The nucleotide sequence of 42090 bp of vaccinia virus strain WR is presented. The sequence includes the SalI L, F, G and I fragments and starts near the centre of the HindIII A fragment and extends rightwards towards the genomic terminus, finishing approximately 0.5 kb internal of the inverted terminal repeat (ITR). Translation of this region has identified 65 open reading frames (ORFs) of greater than 65 amino acids in length. Fifty-one of these which do not extensively overlap other larger ORFs have been subjected to further analysis; the other 14 are termed minor ORFs. In the rightmost 28.7 kb, the genes are, with one exception, transcribed towards the genomic terminus, similar to the arrangement of genes at the left end of the virus genome. Internal of this region the genes are expressed off either DNA strand but still predominately rightwards. ORFs are tightly packed with few intergenic non-coding regions of greater than 250 bp. Protein sequence comparisons have established a remarkably high number of homologies with entries in existing protein databases. Of these, DNA ligase, thymidylate kinase, two serine-threonine protein kinases, two serine proteinase inhibitors (serpins), two interleukin-1 receptor homologous and a discontinuous ORF related to tumour necrosis factor receptor have been reported. Other homologies include lectins, profilin, 3 beta-hydroxy steroid dehydrogenase, superoxide dismutase, guanylate kinase, ankyrin and complement factor H. In addition, there are a number of polypeptides with predicted properties of membrane-associated, secretory or glyco-proteins. Twelve gene families are described here and elsewhere. There is considerable similarity between genes from the right and left end of the virus genome that may have arisen by terminal transposition events. Several differences from the corresponding region of vaccinia virus strain Copenhagen sequence are noted. Near the right terminus the sequences diverge completely, and internal of this there are multiple examples of deletion of short sequences (eight to 10 nucleotides) that lie within penta- or hexanucleotide direct repeats.

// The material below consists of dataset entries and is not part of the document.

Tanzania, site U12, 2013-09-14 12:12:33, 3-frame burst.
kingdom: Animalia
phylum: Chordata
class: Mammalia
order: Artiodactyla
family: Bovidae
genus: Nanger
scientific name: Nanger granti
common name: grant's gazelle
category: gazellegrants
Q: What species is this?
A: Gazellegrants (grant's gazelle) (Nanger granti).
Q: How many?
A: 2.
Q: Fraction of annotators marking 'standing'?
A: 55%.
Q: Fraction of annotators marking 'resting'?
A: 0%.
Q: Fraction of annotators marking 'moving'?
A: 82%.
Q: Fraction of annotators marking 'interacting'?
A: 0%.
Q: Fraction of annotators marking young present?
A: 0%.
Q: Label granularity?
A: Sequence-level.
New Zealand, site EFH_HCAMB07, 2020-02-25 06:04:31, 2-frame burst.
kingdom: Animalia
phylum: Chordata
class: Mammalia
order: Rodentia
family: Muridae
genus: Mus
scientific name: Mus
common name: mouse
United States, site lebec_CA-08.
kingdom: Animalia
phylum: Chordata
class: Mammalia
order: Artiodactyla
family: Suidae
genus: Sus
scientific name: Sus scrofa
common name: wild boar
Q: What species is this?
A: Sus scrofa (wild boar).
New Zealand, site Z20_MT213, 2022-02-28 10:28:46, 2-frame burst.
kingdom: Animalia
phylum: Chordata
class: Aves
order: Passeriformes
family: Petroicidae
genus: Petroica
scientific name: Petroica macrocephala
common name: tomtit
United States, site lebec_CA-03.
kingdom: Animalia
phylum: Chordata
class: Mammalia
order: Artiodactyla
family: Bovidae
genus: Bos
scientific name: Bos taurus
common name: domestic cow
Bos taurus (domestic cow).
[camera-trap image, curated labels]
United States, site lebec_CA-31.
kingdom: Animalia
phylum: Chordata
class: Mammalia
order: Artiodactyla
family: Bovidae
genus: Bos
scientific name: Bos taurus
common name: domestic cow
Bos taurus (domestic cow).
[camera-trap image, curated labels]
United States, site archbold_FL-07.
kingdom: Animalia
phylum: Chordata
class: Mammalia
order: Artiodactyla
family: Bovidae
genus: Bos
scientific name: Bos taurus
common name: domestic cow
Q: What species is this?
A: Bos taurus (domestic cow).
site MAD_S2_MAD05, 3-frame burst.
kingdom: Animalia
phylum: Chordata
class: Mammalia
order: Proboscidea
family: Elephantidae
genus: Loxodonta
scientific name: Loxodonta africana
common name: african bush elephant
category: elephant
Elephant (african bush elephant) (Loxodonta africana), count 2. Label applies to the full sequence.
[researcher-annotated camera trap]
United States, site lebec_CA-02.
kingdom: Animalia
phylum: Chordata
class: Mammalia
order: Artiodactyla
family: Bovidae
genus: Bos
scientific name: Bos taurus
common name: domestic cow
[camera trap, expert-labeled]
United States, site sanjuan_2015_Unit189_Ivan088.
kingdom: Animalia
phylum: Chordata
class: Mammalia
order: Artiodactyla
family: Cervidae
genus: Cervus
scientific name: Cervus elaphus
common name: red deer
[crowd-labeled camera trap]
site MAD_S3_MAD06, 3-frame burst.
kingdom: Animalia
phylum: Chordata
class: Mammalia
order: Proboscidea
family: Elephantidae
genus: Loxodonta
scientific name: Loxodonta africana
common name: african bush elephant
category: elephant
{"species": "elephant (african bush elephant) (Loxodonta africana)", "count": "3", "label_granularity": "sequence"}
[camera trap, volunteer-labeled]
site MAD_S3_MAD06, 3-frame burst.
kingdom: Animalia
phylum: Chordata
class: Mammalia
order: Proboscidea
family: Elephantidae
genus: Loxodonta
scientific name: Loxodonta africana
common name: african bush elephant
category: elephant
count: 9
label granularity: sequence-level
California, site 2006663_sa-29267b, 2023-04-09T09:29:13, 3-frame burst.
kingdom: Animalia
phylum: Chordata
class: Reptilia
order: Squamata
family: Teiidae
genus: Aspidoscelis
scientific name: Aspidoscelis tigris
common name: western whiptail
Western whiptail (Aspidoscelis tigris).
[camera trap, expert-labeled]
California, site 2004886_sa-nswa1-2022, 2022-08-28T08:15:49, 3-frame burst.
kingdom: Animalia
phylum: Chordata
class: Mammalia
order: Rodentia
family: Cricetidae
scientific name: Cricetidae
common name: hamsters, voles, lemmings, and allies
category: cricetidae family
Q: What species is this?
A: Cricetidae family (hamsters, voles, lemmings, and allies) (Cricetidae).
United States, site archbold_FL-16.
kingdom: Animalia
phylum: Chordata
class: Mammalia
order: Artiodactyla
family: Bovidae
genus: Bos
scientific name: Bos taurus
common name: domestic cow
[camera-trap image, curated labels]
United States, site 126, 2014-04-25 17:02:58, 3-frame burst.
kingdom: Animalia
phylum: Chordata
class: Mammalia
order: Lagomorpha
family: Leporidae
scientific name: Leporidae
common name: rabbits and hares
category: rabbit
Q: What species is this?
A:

本文给出了痘苗病毒WR株42090 bp的核苷酸序列。该序列包括SalI L、F、G和I片段,起始于HindIII A片段的中心附近,向右延伸至基因组末端,在反向末端重复序列(ITR)内部约0.5 kb处结束。该区域的翻译确定了65个长度大于65个氨基酸的开放阅读框(ORF)。其中51个与其他较大的ORF没有广泛重叠,已进行了进一步分析;另外14个被称为小ORF。在最右侧的28.7 kb区域内,除一个例外,基因均朝着基因组末端转录,这与病毒基因组左端的基因排列方式相似。在该区域内部,基因从两条DNA链上表达,但仍然主要是向右表达。ORF紧密排列,很少有大于250 bp的基因间非编码区。蛋白质序列比较表明,与现有蛋白质数据库中的条目有大量的同源性。其中,已报道了DNA连接酶、胸苷酸激酶、两种丝氨酸 - 苏氨酸蛋白激酶、两种丝氨酸蛋白酶抑制剂(丝氨酸蛋白酶抑制剂)、两种白细胞介素 - 1受体同源物以及一个与肿瘤坏死因子受体相关的不连续ORF。其他同源物包括凝集素、肌动蛋白结合蛋白、3β - 羟基类固醇脱氢酶、超氧化物歧化酶、鸟苷酸激酶、锚蛋白和补体因子H。此外,还有一些具有预测的膜相关、分泌或糖蛋白特性的多肽。本文及其他地方描述了12个基因家族。病毒基因组左右两端的基因之间存在相当大的相似性,这可能是由末端转座事件引起的。还注意到与痘苗病毒哥本哈根株序列的相应区域存在一些差异。在右端附近,序列完全不同,在此内部有多个短序列(8至10个核苷酸)缺失的例子,这些短序列位于五核苷酸或六核苷酸直接重复序列内。